Find each line in the records below that contains the string "cell" and copy those lines out. Only matches with the same upper and lower case count.
:: DATA TO USE
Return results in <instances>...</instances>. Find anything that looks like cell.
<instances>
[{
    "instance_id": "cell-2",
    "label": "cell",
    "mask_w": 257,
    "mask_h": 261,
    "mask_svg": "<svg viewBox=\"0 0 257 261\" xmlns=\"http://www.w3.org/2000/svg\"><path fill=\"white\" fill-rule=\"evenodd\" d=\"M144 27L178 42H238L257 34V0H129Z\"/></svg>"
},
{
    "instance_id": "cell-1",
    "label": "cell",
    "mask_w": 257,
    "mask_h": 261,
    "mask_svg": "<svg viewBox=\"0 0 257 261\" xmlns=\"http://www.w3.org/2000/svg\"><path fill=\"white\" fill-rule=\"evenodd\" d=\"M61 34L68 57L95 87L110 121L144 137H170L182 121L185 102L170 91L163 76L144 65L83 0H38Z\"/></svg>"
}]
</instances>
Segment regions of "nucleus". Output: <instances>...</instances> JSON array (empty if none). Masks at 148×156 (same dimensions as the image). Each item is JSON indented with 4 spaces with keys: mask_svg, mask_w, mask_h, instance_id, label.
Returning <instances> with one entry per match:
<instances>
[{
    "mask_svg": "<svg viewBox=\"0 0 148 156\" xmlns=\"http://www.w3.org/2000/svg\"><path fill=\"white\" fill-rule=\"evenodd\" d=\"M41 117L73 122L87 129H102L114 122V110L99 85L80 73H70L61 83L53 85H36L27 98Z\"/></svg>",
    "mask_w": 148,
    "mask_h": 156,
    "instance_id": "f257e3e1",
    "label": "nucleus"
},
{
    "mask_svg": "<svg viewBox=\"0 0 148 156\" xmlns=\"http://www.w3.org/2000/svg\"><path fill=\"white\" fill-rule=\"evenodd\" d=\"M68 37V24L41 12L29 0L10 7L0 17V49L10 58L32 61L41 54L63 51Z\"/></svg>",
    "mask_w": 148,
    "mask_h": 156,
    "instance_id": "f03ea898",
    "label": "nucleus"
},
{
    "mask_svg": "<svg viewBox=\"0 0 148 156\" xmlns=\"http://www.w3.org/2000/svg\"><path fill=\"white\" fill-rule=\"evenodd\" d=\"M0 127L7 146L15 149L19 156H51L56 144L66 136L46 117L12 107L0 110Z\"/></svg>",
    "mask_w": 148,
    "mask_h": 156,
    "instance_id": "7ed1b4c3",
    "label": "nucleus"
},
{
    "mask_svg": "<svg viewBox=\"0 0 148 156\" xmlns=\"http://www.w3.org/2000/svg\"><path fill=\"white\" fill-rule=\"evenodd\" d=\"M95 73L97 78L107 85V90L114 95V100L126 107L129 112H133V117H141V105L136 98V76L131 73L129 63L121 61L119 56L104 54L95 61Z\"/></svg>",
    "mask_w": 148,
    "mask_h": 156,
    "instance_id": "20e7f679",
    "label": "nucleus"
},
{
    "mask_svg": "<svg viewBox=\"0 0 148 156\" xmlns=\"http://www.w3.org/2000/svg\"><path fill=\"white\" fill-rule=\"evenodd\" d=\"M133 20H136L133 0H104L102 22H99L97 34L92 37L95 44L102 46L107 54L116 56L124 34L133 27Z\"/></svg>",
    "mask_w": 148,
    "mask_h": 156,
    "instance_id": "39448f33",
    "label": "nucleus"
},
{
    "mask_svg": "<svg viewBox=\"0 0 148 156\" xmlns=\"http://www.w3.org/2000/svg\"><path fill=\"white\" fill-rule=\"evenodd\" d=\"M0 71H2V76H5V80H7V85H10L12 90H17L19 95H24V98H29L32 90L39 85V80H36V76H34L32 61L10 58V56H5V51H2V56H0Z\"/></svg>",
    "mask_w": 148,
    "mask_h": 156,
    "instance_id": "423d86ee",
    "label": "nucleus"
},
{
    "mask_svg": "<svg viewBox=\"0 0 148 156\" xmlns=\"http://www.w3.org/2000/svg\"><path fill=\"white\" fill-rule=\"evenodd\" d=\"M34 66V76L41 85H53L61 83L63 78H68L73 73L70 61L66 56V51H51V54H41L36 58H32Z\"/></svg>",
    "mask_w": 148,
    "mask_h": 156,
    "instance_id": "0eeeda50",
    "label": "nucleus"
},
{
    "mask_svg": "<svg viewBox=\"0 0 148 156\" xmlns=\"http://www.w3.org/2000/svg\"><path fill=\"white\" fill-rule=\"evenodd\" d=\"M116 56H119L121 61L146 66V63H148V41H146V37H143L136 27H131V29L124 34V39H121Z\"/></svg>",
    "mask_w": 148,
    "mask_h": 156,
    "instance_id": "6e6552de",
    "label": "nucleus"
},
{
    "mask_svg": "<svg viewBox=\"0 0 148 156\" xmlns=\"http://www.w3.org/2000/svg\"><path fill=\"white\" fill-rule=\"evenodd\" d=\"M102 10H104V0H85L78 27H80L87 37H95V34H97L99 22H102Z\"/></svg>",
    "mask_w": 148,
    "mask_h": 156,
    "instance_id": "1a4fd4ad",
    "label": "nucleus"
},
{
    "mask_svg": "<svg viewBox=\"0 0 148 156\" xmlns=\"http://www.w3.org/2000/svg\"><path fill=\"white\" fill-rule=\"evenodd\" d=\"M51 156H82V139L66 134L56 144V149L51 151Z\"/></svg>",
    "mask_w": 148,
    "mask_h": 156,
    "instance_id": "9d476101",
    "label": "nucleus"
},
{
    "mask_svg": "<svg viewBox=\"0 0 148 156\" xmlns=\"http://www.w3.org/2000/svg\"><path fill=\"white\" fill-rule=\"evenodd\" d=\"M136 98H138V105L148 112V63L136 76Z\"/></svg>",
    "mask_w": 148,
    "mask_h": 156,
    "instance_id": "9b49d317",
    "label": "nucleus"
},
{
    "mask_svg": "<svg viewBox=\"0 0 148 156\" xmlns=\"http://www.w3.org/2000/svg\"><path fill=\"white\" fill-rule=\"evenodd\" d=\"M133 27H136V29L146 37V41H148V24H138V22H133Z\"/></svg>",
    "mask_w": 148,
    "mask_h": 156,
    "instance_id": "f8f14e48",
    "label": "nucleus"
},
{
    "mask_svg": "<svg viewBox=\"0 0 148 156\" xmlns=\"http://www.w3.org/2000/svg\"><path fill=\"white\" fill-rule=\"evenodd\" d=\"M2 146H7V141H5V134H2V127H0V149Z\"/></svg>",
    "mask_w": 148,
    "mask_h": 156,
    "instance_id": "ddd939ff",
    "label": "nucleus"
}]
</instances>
::::
### EXERCISE RESPONSE
Return results in <instances>...</instances>. Find anything that looks like cell.
    "instance_id": "cell-2",
    "label": "cell",
    "instance_id": "cell-1",
    "label": "cell",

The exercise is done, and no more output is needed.